[LA CONSIGNE] Relevez, s'il vous plaît, toutes les années écrites en chiffres dans le texte sur Alioune Diop. Donnez chacune une seule fois, dans l'ordre chronologique.

[TEXTE CITÉ]
• • • •
Jean
Alioune Diop est né au Sénégal le 10 janvier 1910 dans la partie Sud ou « Sindoné »
de l’ile de Saint Louis. A noter que ce quartier Sud est connu pour être le
lieu qui abritait les écoles et autres lieux d’enseignement. Ce quartier est
marqué aussi par une forte présence de la communauté chrétienne. On y
retrouvait l’Institut Saint Joseph de Cluny, une des premières écoles, et
d’autres entités scolaires tenues par des missionnaires.
Après
quelques années passées à l’école coranique, puis à l’école coloniale de
Dagana, Alioune Diop entre dans l’enseignement secondaire au lycée Faidherbe de
Saint-Louis. Elève studieux, il obtient en 1931 un baccalauréat classique
(latin-grec). Etienne Lock écrit : « N’ayant pu obtenir une bourse
d’études autre que celle de vétérinaire, courante à l’époque, il va d’abord à
Alger poursuivre ses études, qu’il finance en travaillant comme maître
d’internat. Arrivé en France en 1937 peu avant la Seconde guerre mondiale, il
s’insère progressivement dans le milieu intellectuel parisien déjà connu de
Senghor. Il y rencontre le père dominicain Jean-Augustin Maydieu, fondateur de
la revue Vie intellectuelle, pour qui il aura beaucoup d’admiration et qui le
baptisera en 1944, après sa conversion au catholicisme. ». Ainsi, à partir
de 1944, Alioune Diop devenait Jean Alioune Diop (Jean, son nom de Baptême.)
Le jeune Alioune Diop lors de son Mariage
Ayant
terminé ses études de Lettres classiques à la Sorbonne, Alioune Diop est, à
partir de 1943, professeur de Lettres à Paris et dans plusieurs villes
françaises. Outre un parcours d’enseignant, Alioune Diop a exercé des fonctions
politiques. Il fut collaborateur du Gouverneur de l’Afrique Occidentale
Française (AOF), comme chef de cabinet. En 1946, il fut élu conseiller de la
République française (nom des sénateurs sous la IVe République),
sous l’étiquette SFIO. Cependant, Alioune Diop ne fera pas une grande carrière
dans la politique. Il ne sera pas réélu et ne fera donc qu’un mandat. Au moment
où se terminait cette aventure politique, Alioune Diop se lançait dans une
autre entreprise : la naissance de Présence Africaine.
• • • •
[MATÉRIEL RECUEILLI]

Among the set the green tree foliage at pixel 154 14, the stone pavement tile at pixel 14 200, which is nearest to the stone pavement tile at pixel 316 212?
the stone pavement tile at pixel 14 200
• • • •
[RÉPONSE COMPLÈTE] 1910, 1931, 1937, 1943, 1944, 1946